- [Passage]
************

Finally, after three hours and 13 minutes, Lorz staggered into the stadium and was greeted with enthusiastic cheers. Alice Roosevelt, daughter of U.S. president Theodore Roosevelt, proudly placed a laurel wreath on Lorz’s head.

There was just one minor problem — it turns out Lorz had cramped up about nine miles into the race, which is when he hitched a ride in his trainer’s car for the next 10 miles until the vehicle broke down at the 19-mile mark, prompting a refreshed Lorz to hop out and finish the race on foot.

The man now known as “Lorz of the Rings”insisted he only broke the winner’s tape as a “joke,” but Olympic officials didn’t find it all that funny. The hoax was revealed just as he was about to receive the gold medal.

He was banned from further competitions but reinstated in time to win the Boston Marathon in 1905. We have no idea what kind of car he was driving.

************

- [Exercise material]

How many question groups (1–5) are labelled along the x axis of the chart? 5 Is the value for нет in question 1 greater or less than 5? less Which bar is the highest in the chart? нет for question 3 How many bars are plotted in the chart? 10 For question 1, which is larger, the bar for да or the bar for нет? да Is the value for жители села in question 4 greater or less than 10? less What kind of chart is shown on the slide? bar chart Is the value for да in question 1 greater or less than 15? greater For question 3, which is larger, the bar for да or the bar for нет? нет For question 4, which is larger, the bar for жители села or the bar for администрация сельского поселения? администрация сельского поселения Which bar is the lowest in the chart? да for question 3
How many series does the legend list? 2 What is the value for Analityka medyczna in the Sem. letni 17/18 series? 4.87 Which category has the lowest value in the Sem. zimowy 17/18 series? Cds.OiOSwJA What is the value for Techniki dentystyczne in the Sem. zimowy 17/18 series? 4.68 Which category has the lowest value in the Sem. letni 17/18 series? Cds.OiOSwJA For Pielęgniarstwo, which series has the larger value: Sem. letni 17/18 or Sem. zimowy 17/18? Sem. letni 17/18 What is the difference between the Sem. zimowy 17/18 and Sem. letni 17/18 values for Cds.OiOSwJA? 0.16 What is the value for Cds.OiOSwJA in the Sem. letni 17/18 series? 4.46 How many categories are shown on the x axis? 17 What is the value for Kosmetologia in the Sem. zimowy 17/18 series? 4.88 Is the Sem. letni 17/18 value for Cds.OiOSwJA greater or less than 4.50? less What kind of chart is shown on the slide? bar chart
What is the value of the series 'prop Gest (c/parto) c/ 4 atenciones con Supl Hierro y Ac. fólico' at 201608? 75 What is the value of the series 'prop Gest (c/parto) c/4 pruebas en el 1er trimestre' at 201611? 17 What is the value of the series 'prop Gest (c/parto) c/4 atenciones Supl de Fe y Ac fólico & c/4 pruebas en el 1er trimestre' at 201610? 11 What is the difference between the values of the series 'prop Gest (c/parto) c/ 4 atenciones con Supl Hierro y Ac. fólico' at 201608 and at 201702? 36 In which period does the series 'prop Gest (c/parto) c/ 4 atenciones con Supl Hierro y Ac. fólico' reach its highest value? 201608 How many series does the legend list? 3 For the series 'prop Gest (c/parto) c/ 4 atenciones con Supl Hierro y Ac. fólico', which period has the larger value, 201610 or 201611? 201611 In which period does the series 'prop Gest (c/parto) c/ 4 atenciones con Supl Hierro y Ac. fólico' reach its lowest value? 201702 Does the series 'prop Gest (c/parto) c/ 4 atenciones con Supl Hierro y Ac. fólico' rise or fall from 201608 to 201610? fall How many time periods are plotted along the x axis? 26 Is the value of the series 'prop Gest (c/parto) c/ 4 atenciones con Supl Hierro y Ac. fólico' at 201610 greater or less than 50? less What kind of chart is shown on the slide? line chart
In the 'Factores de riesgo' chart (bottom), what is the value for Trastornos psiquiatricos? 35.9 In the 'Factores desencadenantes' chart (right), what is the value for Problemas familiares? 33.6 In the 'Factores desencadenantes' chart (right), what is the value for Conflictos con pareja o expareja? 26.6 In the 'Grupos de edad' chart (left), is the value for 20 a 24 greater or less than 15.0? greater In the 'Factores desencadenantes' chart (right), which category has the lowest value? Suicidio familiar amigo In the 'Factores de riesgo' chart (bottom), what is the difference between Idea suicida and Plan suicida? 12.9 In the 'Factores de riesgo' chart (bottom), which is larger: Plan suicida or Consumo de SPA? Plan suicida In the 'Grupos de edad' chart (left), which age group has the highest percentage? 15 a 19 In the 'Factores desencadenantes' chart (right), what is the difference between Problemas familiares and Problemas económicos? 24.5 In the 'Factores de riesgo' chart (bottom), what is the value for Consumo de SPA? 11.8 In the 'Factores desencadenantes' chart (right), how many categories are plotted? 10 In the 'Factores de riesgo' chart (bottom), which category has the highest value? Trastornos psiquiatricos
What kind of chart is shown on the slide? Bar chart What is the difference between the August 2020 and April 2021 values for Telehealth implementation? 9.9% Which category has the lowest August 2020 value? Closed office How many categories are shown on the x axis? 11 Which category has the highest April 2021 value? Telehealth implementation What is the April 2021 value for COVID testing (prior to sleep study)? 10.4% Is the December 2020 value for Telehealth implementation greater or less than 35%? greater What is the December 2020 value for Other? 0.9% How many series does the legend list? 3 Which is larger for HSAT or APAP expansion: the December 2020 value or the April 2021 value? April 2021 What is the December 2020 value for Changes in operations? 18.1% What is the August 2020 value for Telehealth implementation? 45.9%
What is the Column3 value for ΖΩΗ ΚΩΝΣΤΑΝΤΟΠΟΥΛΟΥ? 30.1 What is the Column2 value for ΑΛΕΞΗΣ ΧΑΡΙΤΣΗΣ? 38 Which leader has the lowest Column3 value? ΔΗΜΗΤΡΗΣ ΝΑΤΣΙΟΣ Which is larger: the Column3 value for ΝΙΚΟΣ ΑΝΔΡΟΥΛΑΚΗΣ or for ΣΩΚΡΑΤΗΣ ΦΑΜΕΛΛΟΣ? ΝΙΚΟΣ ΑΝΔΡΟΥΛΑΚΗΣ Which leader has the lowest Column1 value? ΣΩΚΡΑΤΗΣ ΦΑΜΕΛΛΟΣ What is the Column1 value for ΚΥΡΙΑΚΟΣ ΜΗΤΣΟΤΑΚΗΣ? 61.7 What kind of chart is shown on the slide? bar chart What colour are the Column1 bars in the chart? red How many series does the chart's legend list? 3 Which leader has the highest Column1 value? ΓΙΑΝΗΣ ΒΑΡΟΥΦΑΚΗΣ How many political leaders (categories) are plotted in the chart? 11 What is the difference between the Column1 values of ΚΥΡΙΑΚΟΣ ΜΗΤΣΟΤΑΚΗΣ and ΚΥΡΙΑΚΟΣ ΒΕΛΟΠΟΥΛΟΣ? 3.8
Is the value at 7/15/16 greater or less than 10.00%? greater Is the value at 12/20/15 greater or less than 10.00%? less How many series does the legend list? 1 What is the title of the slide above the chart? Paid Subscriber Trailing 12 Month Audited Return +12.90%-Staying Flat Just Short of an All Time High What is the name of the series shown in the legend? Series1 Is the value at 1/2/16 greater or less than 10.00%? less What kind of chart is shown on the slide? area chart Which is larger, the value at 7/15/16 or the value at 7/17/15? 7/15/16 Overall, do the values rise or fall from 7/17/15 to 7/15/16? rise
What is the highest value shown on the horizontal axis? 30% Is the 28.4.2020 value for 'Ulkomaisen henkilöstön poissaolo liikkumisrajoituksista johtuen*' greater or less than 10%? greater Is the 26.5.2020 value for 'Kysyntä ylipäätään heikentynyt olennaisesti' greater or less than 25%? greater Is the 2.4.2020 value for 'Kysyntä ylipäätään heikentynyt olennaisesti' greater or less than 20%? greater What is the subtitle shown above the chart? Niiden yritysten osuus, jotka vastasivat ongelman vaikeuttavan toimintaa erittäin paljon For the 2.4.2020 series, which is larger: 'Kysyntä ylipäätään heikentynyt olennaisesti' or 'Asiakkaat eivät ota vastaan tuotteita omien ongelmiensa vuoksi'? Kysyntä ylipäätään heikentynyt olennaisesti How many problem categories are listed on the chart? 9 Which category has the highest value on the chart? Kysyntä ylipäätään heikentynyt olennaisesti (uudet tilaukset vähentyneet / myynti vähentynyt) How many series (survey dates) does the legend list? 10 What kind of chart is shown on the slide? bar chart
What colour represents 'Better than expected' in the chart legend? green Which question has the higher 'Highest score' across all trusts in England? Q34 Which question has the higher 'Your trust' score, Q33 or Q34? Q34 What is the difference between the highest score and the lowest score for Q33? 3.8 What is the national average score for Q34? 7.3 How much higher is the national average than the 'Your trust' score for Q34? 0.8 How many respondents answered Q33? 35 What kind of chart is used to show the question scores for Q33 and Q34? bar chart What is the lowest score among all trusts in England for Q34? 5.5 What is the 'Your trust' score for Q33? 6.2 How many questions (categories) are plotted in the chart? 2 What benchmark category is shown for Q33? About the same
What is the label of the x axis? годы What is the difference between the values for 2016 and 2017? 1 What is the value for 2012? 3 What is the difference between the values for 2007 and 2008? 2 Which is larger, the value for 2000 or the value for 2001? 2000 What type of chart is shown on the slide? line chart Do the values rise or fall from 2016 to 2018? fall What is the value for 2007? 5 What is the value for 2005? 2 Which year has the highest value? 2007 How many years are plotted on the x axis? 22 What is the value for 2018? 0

************

- [Exercise instructions]
**1)** Please rewrite the stretch of the passage about Lorz from "The man now" through "he was driving.", changing "gold medal" to "first prize".
**2)** Collect every line of the listing that contains the string "above".
The listing has nothing to do with the passage about Lorz.

- [Exercise results]
**1)**
The man now known as “Lorz of the Rings”insisted he only broke the winner’s tape as a “joke,” but Olympic officials didn’t find it all that funny. The hoax was revealed just as he was about to receive the first prize.

He was banned from further competitions but reinstated in time to win the Boston Marathon in 1905. We have no idea what kind of car he was driving.

**2)**
Is the value at 7/15/16 greater or less than 10.00%? greater Is the value at 12/20/15 greater or less than 10.00%? less How many series does the legend list? 1 What is the title of the slide above the chart? Paid Subscriber Trailing 12 Month Audited Return +12.90%-Staying Flat Just Short of an All Time High What is the name of the series shown in the legend? Series1 Is the value at 1/2/16 greater or less than 10.00%? less What kind of chart is shown on the slide? area chart Which is larger, the value at 7/15/16 or the value at 7/17/15? 7/15/16 Overall, do the values rise or fall from 7/17/15 to 7/15/16? rise
What is the highest value shown on the horizontal axis? 30% Is the 28.4.2020 value for 'Ulkomaisen henkilöstön poissaolo liikkumisrajoituksista johtuen*' greater or less than 10%? greater Is the 26.5.2020 value for 'Kysyntä ylipäätään heikentynyt olennaisesti' greater or less than 25%? greater Is the 2.4.2020 value for 'Kysyntä ylipäätään heikentynyt olennaisesti' greater or less than 20%? greater What is the subtitle shown above the chart? Niiden yritysten osuus, jotka vastasivat ongelman vaikeuttavan toimintaa erittäin paljon For the 2.4.2020 series, which is larger: 'Kysyntä ylipäätään heikentynyt olennaisesti' or 'Asiakkaat eivät ota vastaan tuotteita omien ongelmiensa vuoksi'? Kysyntä ylipäätään heikentynyt olennaisesti How many problem categories are listed on the chart? 9 Which category has the highest value on the chart? Kysyntä ylipäätään heikentynyt olennaisesti (uudet tilaukset vähentyneet / myynti vähentynyt) How many series (survey dates) does the legend list? 10 What kind of chart is shown on the slide? bar chart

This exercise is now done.